“Su sangre era mucho más sensible
que cualquier otra parte de su cuerpo;
transmitía el anuncio de su ruina
a través de todo su organismo”.
F. O.
Cuando hacía algo bueno le salían ronchas.
Sarpullidos que enrojecían su piel llenándola de granos y produciéndola una picazón
que no sabía soportar. Por eso, decía, no le gustaba ser buena. Porque el
cuerpo no la dejaba. Porque Dios, de haber tenido cuerpo, no habría sido bueno
en lo absoluto. O su piel habría sido constantemente una llaga, y no lo hubiese
podido soportar.
En ocasiones, no se daba cuenta que era buena hasta
que aparecían las ronchas. Entonces, ellas mismas le advertían que algo debía cambiar.

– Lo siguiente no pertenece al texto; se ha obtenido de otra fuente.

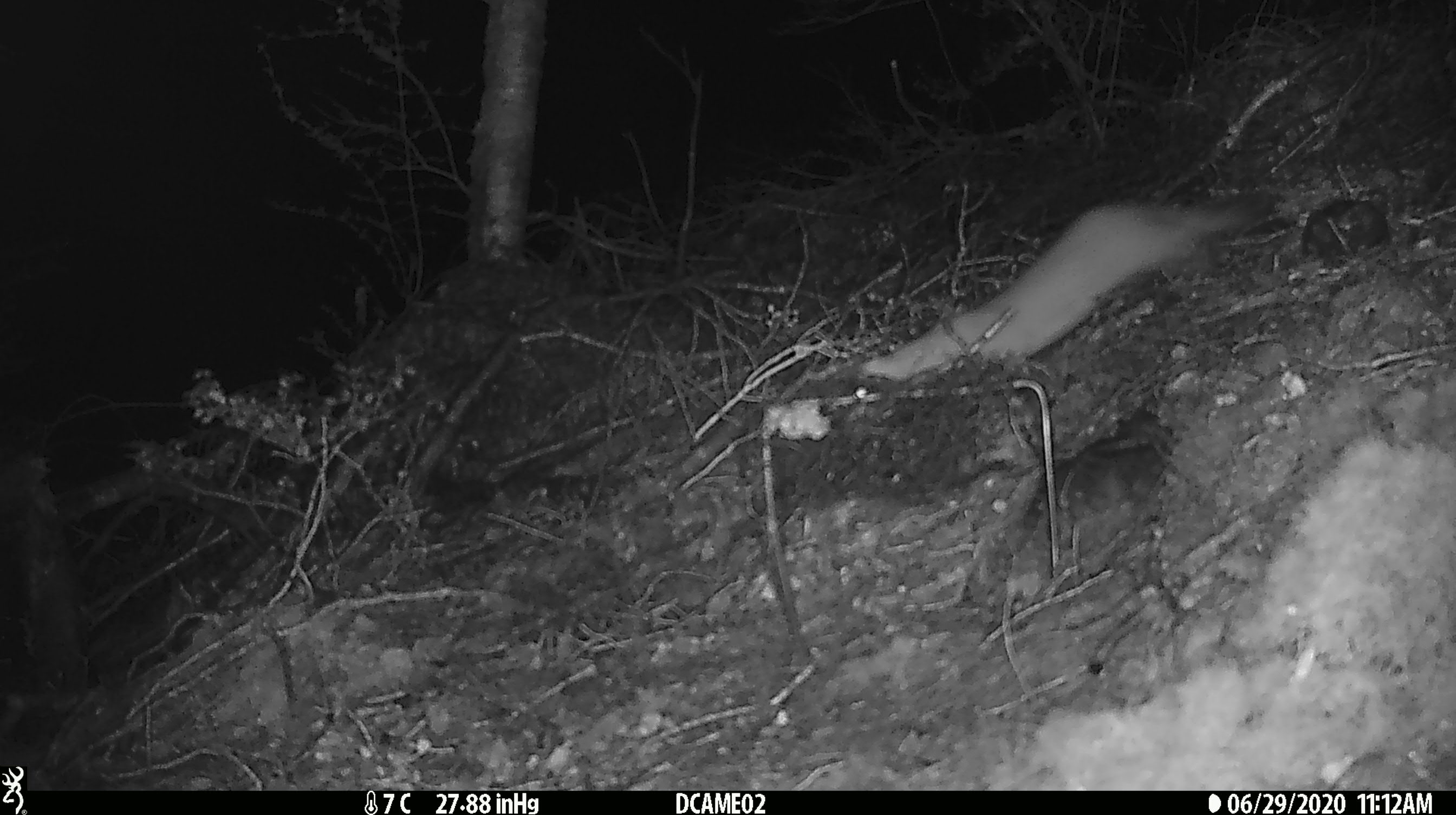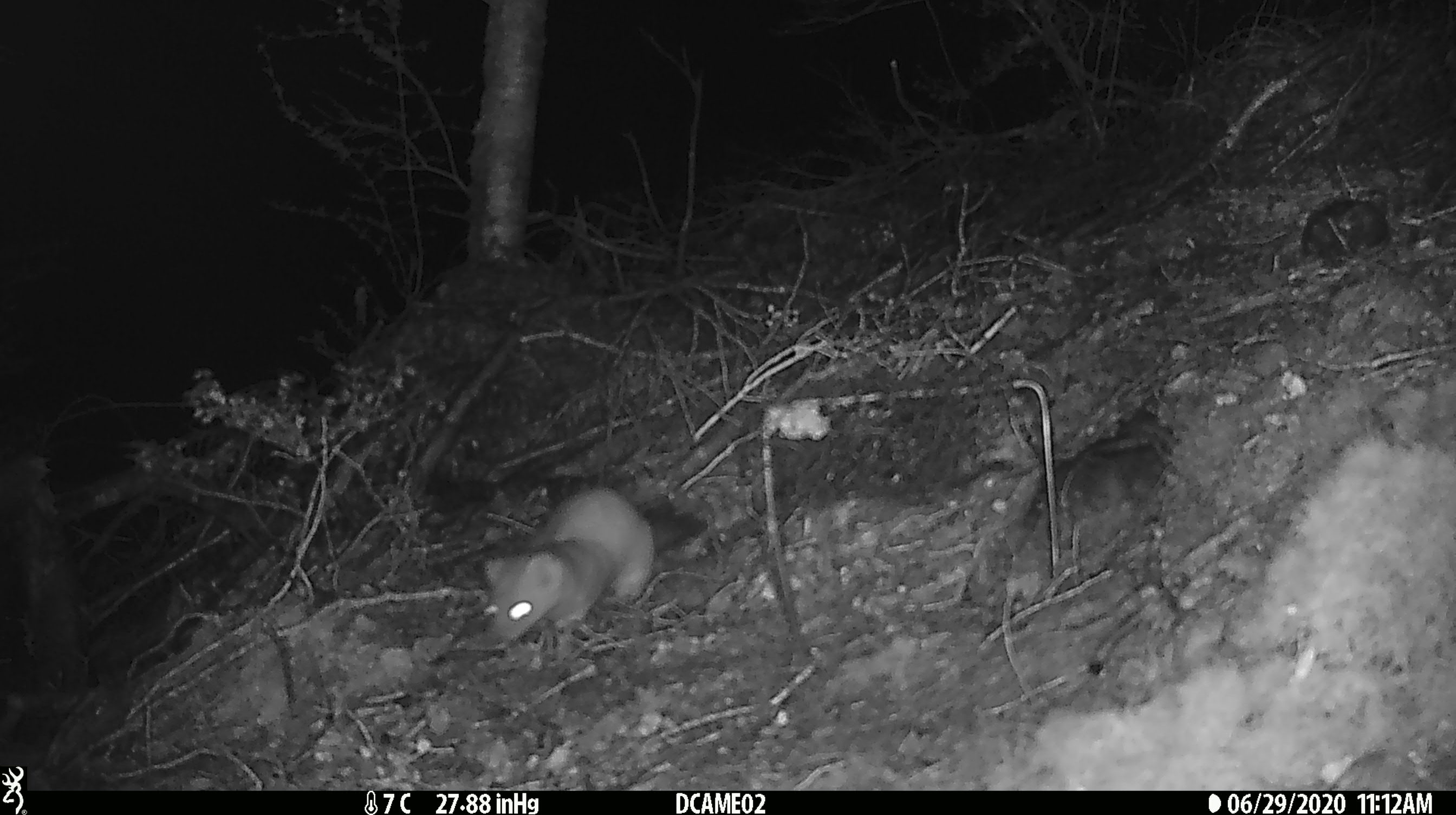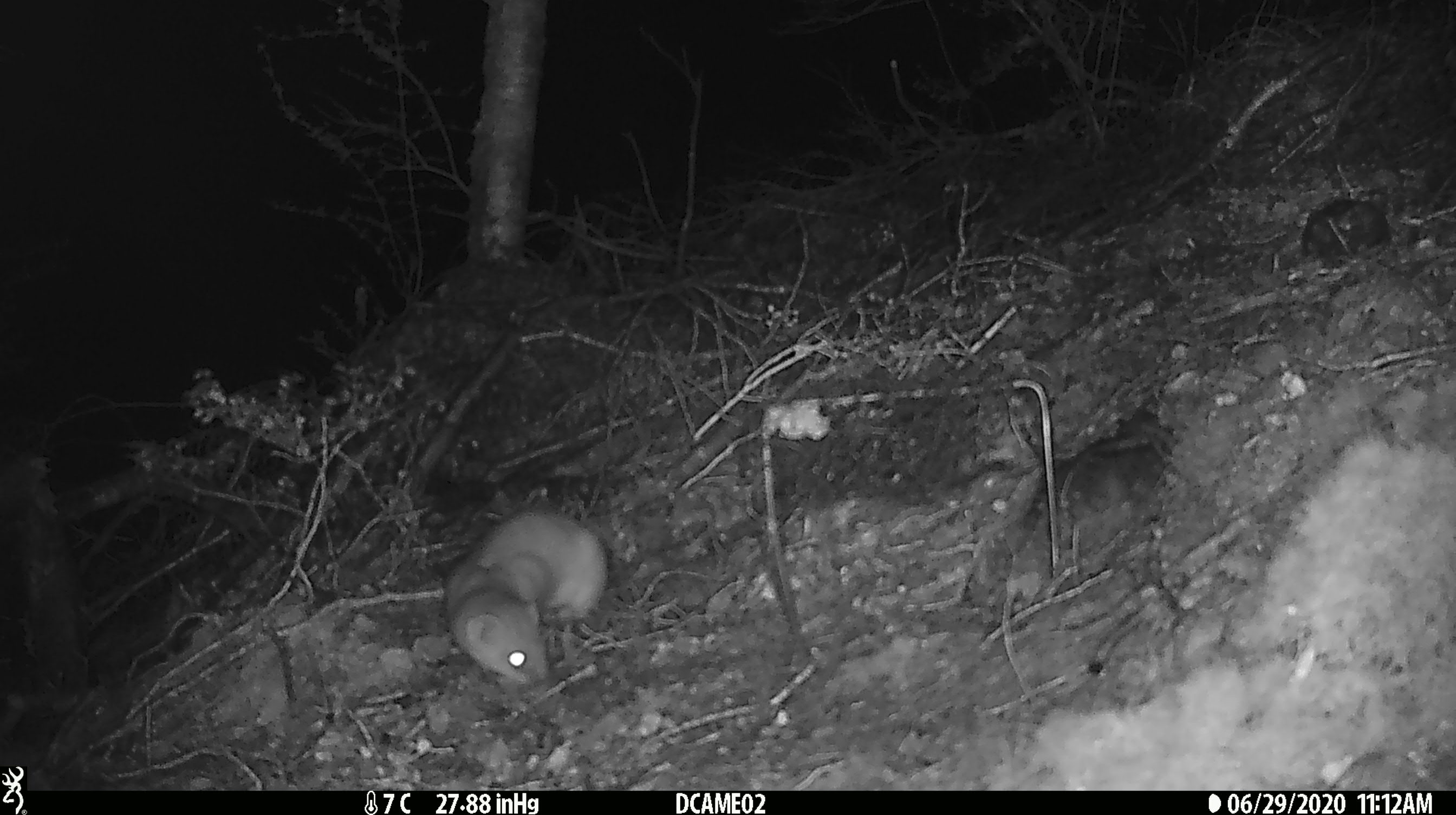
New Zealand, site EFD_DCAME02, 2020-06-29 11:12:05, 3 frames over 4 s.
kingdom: Animalia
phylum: Chordata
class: Mammalia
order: Carnivora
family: Mustelidae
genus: Mustela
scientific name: Mustela erminea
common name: stoat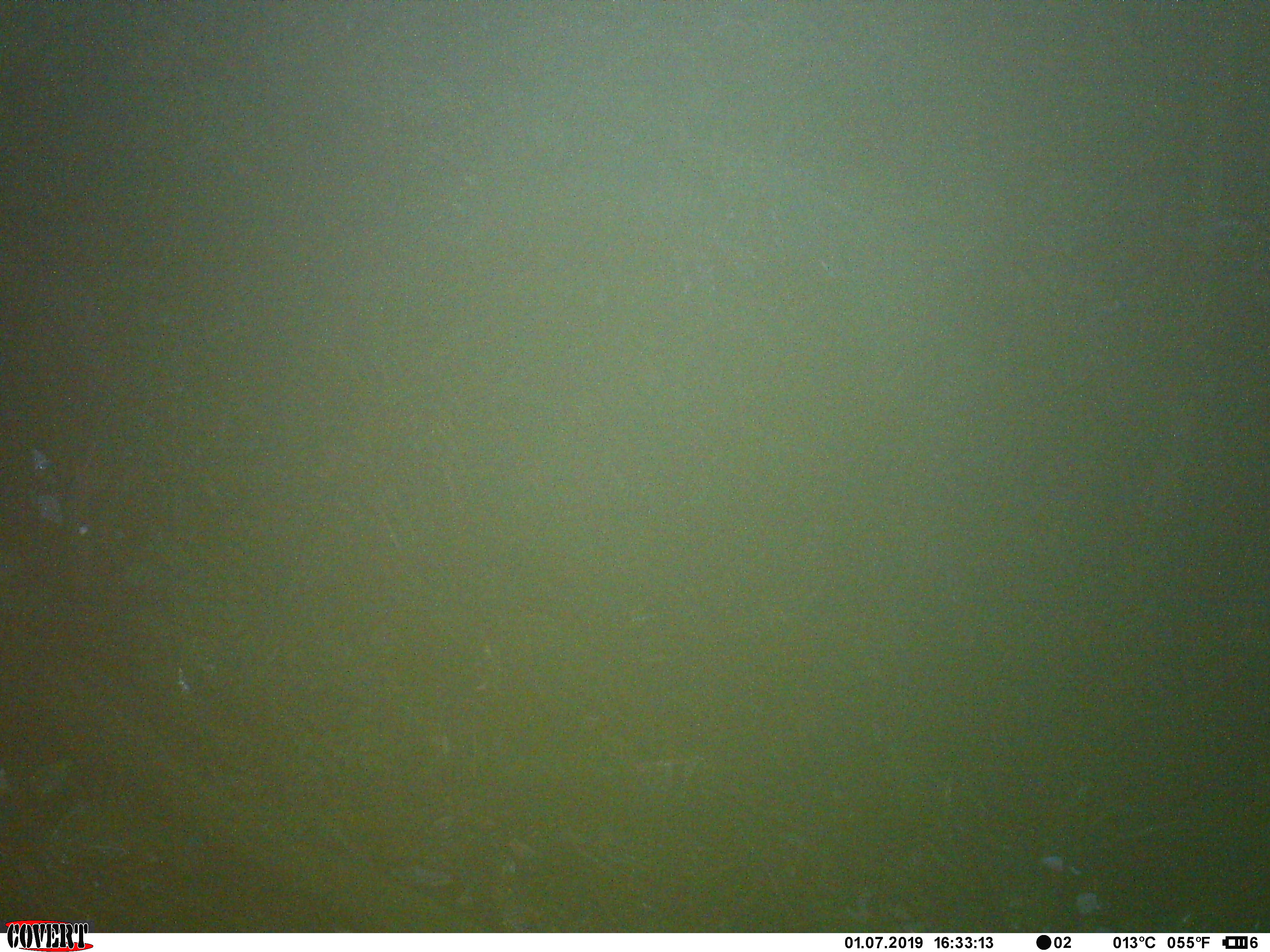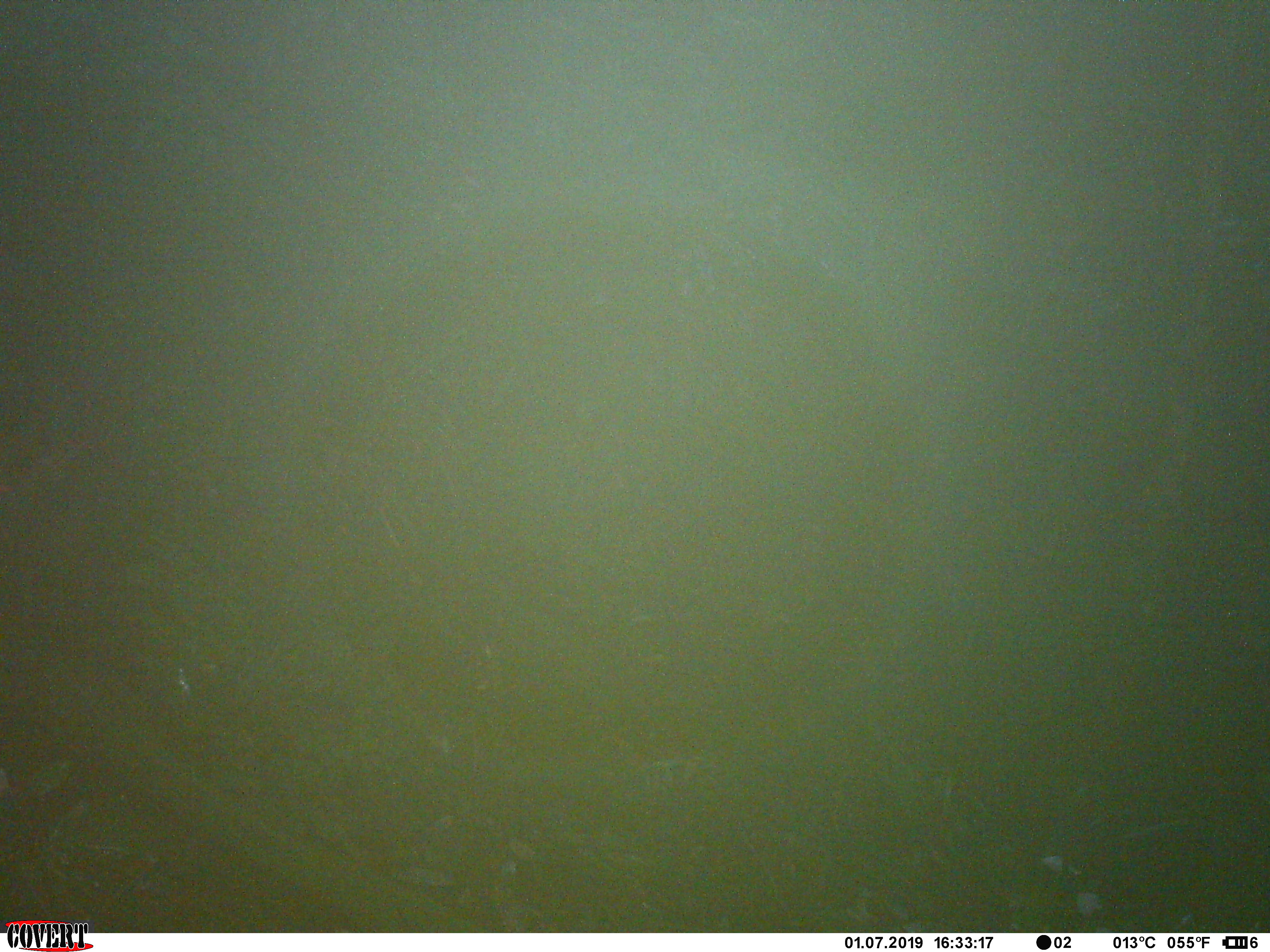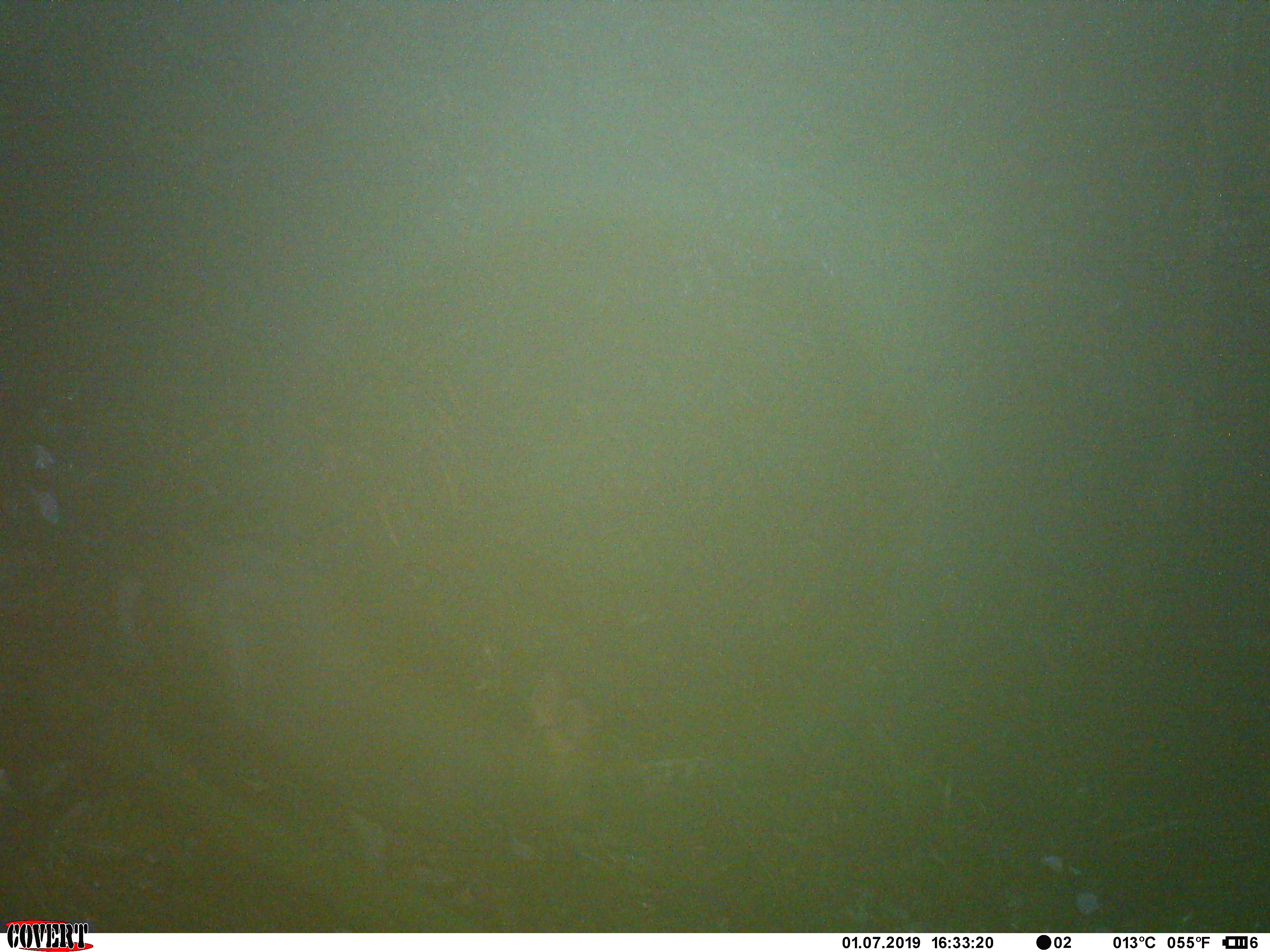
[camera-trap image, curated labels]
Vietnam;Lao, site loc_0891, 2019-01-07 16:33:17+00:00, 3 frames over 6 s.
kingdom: Animalia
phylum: Chordata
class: Mammalia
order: Artiodactyla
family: Cervidae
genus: Muntiacus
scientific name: Muntiacus rooseveltorum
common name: roosevelt's muntjac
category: roosevelts muntjac group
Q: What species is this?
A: Roosevelts muntjac group (roosevelt's muntjac) (Muntiacus rooseveltorum).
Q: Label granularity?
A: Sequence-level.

A veces incluso bastaba pensar en ellas para que desaparecieran. Olvidarse del
resto, digamos, y centrarse en la piel, hasta que todo fuese como antes.
A mí, supuestamente, dejó de verme por eso. Me
explicó que estar conmigo se traducía en un incesante sarpullido. No le creí en
un inicio, pero mientras me lo explicaba su piel enrojeció de golpe y sus uñas
se enterraron en ella, hasta hacerla sangrar. Aunque no te importe la verdad,
te la digo, me dijo. Luego la oí reírse, nerviosa, mientras se daba media
vuelta y se iba del lugar.
Volví a verla años después, de casualidad, sin que
notase mi presencia. Iba conversando con un hombre y cargaba a un niño. Su piel
estaba tersa y su sonrisa era distinta a la que creía recordar. Cuando pasé
junto a ella me pareció que se rascaba ligeramente una mejilla.